There is no detailed breakdown of where the money is going.

Probably a very large part of the budget of Greenwich, Bromley and Lewisham’s PCTs is being drained away on the massive PFI payments for QEH and PRU and the PFI block at Lewisham.

There have been many studies to show that PFI newbuilds are almost unaffordable and that many existing health services are closed down in order to pay for them.

This already happened at QEH Woolwich in which it had to close a surgical ward in order to assist in the PFI payments.

Contracting out new ISTCs in QMH and Lewisham, and at least eight ‘urgent care centres’ to the private sector will also be expensive.

In conclusion:

One of the main reasons for the proposed ‘reconfiguration’ of services in outer South East London is to do with paying for the current PFIs at QMH, PRU and Lewisham and future private contracts for ISTCs at Lewisham and QMH and eight urgent care centres.

High quality consultant-led acute services are being sacrificed to further Gordon Brown’s Darzi privatisation plan for London.

Patients are going to suffer a massive loss of acute hospitals’ services and reduced GP care, in return for inferior care in privatised facilities. Lives are being put at risk on the altar of contracts for the private sector.

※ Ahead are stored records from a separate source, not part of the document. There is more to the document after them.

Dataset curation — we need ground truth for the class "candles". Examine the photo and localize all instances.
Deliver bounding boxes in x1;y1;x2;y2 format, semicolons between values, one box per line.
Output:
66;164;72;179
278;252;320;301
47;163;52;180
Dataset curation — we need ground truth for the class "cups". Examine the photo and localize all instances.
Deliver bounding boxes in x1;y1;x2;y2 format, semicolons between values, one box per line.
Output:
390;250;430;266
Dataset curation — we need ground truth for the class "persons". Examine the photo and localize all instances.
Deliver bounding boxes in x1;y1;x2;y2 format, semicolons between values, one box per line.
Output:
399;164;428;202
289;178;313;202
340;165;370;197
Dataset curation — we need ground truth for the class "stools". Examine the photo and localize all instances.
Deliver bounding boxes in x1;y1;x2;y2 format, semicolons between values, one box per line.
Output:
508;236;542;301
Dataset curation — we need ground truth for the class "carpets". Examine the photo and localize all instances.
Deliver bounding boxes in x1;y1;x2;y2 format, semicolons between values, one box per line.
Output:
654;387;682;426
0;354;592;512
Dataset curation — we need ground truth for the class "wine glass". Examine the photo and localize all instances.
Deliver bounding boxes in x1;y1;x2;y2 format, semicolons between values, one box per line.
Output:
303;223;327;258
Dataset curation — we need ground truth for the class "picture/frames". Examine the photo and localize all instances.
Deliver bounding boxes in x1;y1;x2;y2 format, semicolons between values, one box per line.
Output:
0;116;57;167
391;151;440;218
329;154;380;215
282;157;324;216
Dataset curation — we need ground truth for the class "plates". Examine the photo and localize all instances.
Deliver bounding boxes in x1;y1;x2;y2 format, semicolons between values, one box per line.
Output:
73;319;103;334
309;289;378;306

These plans must be defeated by trade union and community action.

There has to be the biggest ever campaign to mobilise the residents patients staff and trade unions in South East London to keep all the outer South East London Hospitals open as fully functioning District General Hospitals with all acute services at each site. The privateers must be kept out.

These issues must be taken up in the unions nationally and joint action with the other public sector unions organised to get rid of this government.